# [Data supplied]
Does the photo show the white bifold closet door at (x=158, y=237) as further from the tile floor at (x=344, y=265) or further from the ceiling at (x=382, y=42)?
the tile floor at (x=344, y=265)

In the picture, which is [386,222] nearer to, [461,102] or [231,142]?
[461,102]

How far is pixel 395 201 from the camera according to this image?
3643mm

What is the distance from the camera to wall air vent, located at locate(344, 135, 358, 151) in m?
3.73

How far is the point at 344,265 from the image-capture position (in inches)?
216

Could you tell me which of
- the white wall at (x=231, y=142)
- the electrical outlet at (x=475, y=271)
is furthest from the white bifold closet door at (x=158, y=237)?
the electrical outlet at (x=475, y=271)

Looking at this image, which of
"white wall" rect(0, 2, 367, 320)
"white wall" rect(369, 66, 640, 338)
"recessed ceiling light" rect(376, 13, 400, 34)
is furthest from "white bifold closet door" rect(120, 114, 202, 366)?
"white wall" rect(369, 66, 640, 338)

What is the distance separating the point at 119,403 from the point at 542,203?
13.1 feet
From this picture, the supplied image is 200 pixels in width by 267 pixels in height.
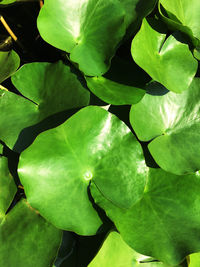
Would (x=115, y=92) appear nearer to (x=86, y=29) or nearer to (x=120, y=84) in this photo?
(x=120, y=84)

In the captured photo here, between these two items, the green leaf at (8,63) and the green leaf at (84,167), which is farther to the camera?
the green leaf at (8,63)

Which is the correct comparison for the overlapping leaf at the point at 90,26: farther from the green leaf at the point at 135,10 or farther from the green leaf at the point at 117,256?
the green leaf at the point at 117,256

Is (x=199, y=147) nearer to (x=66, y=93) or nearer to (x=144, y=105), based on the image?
(x=144, y=105)

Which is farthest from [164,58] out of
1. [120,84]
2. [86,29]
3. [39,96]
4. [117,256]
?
[117,256]

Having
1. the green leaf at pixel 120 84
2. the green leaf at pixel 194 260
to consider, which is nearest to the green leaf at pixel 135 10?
the green leaf at pixel 120 84

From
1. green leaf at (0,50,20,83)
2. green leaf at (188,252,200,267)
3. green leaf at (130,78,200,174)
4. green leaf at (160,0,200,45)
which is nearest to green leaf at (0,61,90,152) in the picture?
green leaf at (0,50,20,83)

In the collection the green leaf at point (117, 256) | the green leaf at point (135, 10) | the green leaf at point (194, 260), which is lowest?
the green leaf at point (194, 260)

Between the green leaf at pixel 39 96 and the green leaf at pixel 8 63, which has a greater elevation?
the green leaf at pixel 8 63
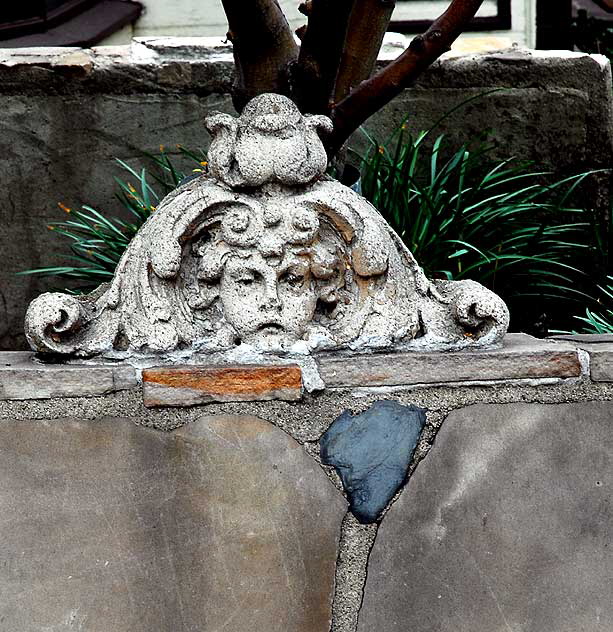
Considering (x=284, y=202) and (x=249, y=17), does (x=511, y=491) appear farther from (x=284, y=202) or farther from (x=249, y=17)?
(x=249, y=17)

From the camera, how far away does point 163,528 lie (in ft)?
6.23

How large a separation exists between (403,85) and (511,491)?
1.26 meters

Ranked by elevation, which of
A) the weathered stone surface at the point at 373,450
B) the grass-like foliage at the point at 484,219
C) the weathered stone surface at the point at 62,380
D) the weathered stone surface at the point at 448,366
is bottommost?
the grass-like foliage at the point at 484,219

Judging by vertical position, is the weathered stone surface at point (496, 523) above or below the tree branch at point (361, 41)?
below

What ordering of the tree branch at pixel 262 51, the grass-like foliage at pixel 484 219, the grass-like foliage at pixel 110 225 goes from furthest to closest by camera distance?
the grass-like foliage at pixel 110 225 < the grass-like foliage at pixel 484 219 < the tree branch at pixel 262 51

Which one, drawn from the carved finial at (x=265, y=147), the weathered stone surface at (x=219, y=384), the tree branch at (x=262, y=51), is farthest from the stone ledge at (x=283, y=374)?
the tree branch at (x=262, y=51)

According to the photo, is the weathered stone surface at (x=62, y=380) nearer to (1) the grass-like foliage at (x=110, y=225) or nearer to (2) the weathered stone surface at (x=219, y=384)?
(2) the weathered stone surface at (x=219, y=384)

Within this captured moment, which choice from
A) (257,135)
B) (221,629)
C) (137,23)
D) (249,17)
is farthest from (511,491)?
(137,23)

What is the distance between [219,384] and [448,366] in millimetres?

# [Direction]
Copy out the stretch of the material from the line containing "Judging by vertical" through the end of the material, with each line reproduced word for word.

# [Full output]
Judging by vertical position, is the weathered stone surface at point (496, 523) above or below the tree branch at point (361, 41)?
below

What ordering of the tree branch at pixel 262 51, the grass-like foliage at pixel 484 219, the grass-like foliage at pixel 110 225 goes from furthest to closest by camera distance?
the grass-like foliage at pixel 110 225 < the grass-like foliage at pixel 484 219 < the tree branch at pixel 262 51

Which one, drawn from the carved finial at (x=265, y=147), the weathered stone surface at (x=219, y=384), the tree branch at (x=262, y=51), is farthest from the stone ledge at (x=283, y=374)?
the tree branch at (x=262, y=51)

According to the photo, is the weathered stone surface at (x=62, y=380) nearer to (1) the grass-like foliage at (x=110, y=225) or nearer to (2) the weathered stone surface at (x=219, y=384)?
(2) the weathered stone surface at (x=219, y=384)

Within this captured moment, which choice from
A) (257,135)
B) (221,629)
C) (137,23)
D) (249,17)
is farthest from (511,491)?
(137,23)

What is the distance between [219,384] and [448,366] in millimetres?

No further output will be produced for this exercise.